Había perdido el sentido de la orientación, su casa era un lugar aterrador. Procuró trazar un plan, moverse con disciplina militar, la guerra parecía haber comenzado. La cocina estaba antes que su dormitorio. Aumentó el dolor de la pierna con la que había tropezado. Notaba cómo un líquido se esparcía por su tobillo. Estaba herida, malherida pensó, la sangre iba a dejarla mareada en breve, en no más de cinco minutos perdería la conciencia. El móvil lo tenía en la mesilla cargándose, ¡inconsciente!, no podía comunicarse, moriría allí sola, en un espantoso pasillo…

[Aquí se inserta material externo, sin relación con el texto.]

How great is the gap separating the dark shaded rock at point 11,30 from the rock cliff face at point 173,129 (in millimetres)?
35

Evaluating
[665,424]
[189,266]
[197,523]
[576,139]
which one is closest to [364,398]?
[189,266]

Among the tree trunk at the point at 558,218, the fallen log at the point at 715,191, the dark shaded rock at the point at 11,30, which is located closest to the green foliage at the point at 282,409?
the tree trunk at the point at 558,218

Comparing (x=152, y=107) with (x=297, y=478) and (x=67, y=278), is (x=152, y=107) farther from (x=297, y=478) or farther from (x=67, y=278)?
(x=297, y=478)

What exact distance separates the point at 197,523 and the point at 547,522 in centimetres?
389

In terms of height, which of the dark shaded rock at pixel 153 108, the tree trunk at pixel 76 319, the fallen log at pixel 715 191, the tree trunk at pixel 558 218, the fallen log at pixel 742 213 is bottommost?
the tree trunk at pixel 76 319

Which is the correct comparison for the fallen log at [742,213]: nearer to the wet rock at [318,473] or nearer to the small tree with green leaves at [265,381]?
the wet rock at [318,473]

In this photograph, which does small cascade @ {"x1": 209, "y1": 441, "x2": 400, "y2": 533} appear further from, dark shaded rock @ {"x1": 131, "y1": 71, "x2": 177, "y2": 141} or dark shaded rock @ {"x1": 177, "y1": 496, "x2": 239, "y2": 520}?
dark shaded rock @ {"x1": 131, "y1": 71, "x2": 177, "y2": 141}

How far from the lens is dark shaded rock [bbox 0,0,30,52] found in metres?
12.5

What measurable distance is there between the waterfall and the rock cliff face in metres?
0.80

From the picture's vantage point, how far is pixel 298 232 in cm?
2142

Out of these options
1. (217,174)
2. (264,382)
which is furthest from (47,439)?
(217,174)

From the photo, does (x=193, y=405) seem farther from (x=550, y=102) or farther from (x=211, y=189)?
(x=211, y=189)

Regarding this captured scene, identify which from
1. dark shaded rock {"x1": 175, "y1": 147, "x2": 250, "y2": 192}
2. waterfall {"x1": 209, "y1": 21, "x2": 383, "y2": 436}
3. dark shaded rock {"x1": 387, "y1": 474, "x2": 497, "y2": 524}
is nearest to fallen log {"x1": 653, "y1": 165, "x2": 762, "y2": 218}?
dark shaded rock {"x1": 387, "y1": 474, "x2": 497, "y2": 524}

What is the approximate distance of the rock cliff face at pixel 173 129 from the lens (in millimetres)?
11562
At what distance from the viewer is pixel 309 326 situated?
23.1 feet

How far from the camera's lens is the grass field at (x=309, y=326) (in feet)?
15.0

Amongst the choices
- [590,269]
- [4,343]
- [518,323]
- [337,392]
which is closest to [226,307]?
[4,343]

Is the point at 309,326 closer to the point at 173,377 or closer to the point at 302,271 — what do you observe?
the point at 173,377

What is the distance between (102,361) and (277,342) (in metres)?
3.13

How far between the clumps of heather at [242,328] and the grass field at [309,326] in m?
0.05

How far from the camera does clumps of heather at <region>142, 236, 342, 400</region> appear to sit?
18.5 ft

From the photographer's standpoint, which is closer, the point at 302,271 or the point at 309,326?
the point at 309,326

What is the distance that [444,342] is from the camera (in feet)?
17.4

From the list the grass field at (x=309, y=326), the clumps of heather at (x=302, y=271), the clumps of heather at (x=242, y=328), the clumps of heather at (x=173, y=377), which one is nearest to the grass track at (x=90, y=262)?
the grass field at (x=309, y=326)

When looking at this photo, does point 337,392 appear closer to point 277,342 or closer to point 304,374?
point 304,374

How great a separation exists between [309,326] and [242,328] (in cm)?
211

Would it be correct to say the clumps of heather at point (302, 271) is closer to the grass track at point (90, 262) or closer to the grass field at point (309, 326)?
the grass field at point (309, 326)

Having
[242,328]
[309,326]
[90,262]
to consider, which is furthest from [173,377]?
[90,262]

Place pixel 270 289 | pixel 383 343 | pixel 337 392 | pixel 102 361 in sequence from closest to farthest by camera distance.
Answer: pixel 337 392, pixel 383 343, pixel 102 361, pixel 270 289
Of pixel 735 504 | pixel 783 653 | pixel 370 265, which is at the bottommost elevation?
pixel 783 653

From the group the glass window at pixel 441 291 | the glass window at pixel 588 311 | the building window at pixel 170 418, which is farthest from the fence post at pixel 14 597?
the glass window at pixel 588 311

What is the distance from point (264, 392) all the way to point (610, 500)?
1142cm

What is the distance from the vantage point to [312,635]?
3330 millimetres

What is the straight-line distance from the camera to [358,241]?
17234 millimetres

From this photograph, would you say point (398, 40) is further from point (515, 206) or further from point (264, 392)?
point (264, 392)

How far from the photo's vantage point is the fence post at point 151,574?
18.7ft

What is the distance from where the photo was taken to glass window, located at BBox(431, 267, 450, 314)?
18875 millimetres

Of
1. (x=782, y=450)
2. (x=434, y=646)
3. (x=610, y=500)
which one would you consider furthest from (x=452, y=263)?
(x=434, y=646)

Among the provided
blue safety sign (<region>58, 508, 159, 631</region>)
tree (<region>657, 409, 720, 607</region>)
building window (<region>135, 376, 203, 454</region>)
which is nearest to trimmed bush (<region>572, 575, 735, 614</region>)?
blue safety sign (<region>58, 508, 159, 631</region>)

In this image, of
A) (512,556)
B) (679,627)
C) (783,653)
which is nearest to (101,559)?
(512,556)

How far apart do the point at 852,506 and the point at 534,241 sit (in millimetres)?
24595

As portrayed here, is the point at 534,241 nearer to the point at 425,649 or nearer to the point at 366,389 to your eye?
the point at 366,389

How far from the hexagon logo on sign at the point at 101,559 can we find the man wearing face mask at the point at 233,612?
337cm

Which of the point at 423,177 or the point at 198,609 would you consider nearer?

Al agacharse para tocar la posible herida, palpó algo a su lado. Parecía una bolsa, siguió investigando a oscuras sin saber qué hacía allí, en medio, una bolsa. Dentro había dos cilindros de cera. Su angustia iba en aumento. Lo que faltaba ahora: unas velas, con lo peligrosas que son… No sabía si correr hacia la puerta o llegar al dormitorio para morir allí, junto a la maleta. Optó por lo segundo. No quiso mirar atrás, dio un salto acurrucándose dentro de la cama y se tapó con el edredón todo lo fuerte que pudo.
Un rayo de luz mañanero la despertó. Estaba sudorosa y cansada, se colocó el camisón engurruñado alrededor de su cuerpo. Unos pequeños restos de sangre seca procedían de una pequeña herida en el pie derecho. Dos velas blancas permanecían esparcidas de forma desordenada a la entrada de la habitación.
Frente a ella la maleta roja la miraba dispuesta para cualquier emergencia.